___ Recorded data
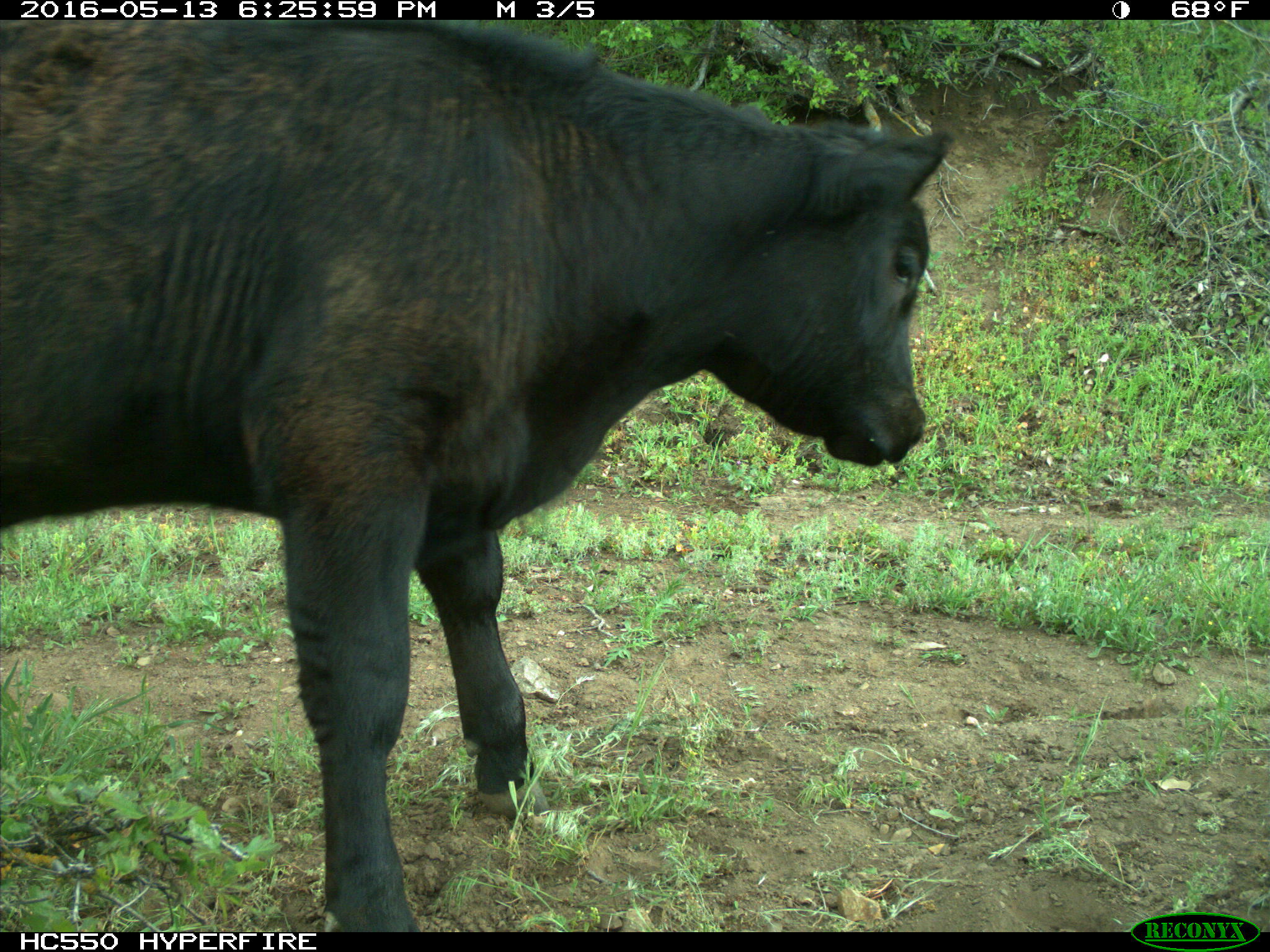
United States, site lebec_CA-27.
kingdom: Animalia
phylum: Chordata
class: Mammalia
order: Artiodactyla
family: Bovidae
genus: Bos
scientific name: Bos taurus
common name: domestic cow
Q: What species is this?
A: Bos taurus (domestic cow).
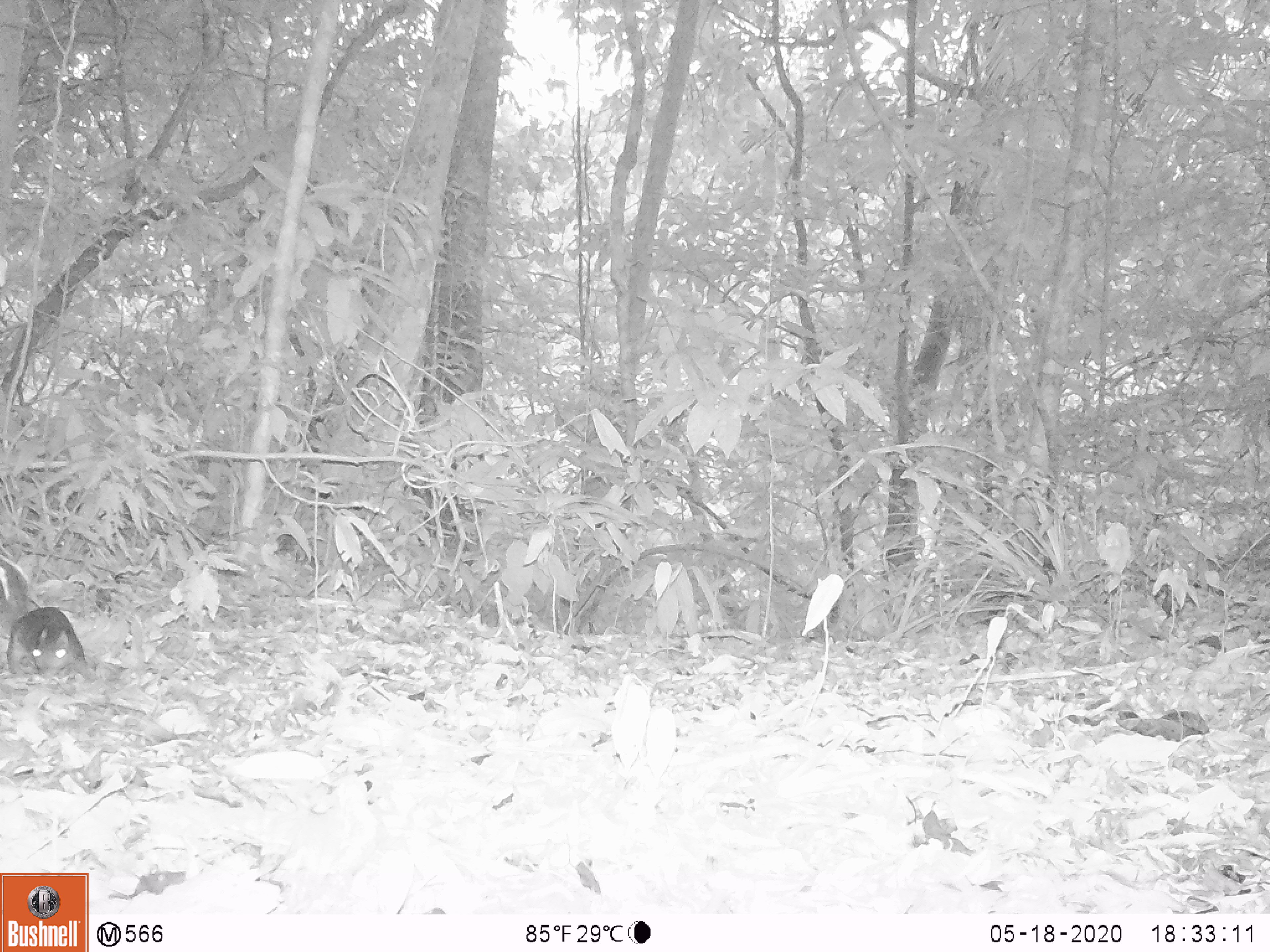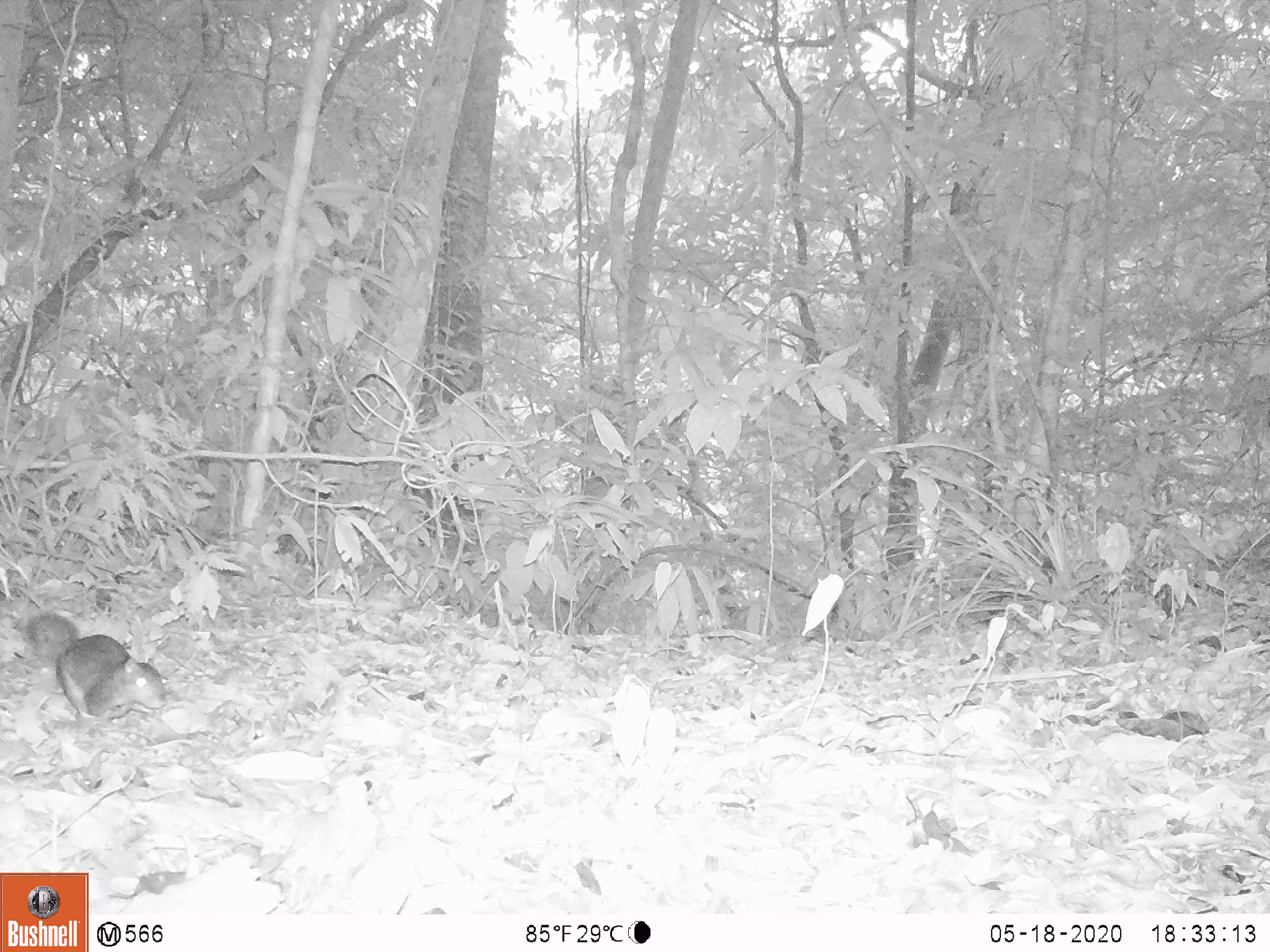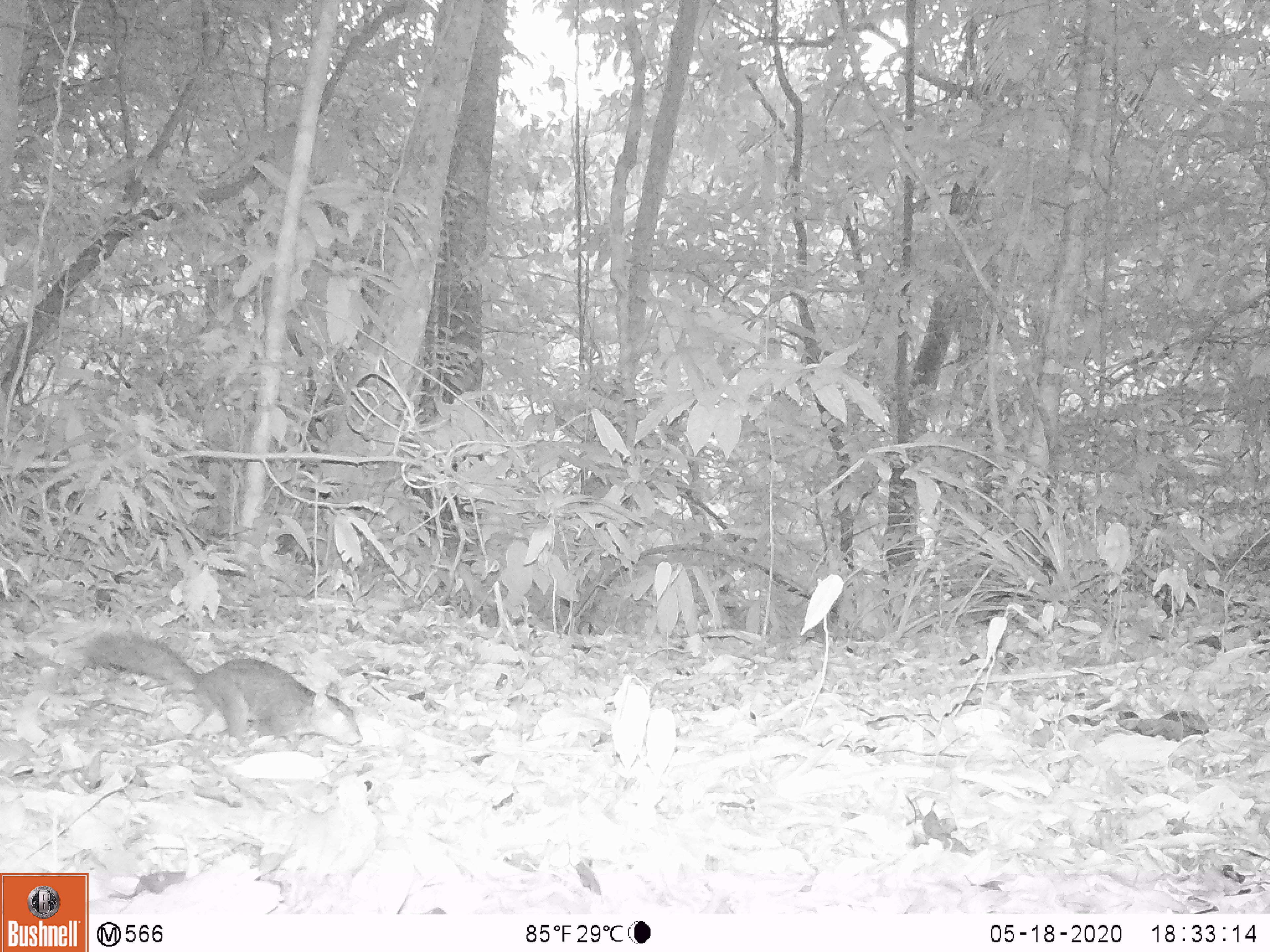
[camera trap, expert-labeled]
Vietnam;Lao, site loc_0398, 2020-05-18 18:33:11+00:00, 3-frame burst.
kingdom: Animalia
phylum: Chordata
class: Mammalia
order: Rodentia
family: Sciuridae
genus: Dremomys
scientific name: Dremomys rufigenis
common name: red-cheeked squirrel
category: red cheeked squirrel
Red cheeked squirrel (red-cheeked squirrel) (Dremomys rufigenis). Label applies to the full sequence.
______
● Task prompt
Apart from the images, every line above is to be given again exactly.

● Output of the task
United States, site lebec_CA-27.
kingdom: Animalia
phylum: Chordata
class: Mammalia
order: Artiodactyla
family: Bovidae
genus: Bos
scientific name: Bos taurus
common name: domestic cow
Q: What species is this?
A: Bos taurus (domestic cow).
[camera trap, expert-labeled]
Vietnam;Lao, site loc_0398, 2020-05-18 18:33:11+00:00, 3-frame burst.
kingdom: Animalia
phylum: Chordata
class: Mammalia
order: Rodentia
family: Sciuridae
genus: Dremomys
scientific name: Dremomys rufigenis
common name: red-cheeked squirrel
category: red cheeked squirrel
Red cheeked squirrel (red-cheeked squirrel) (Dremomys rufigenis). Label applies to the full sequence.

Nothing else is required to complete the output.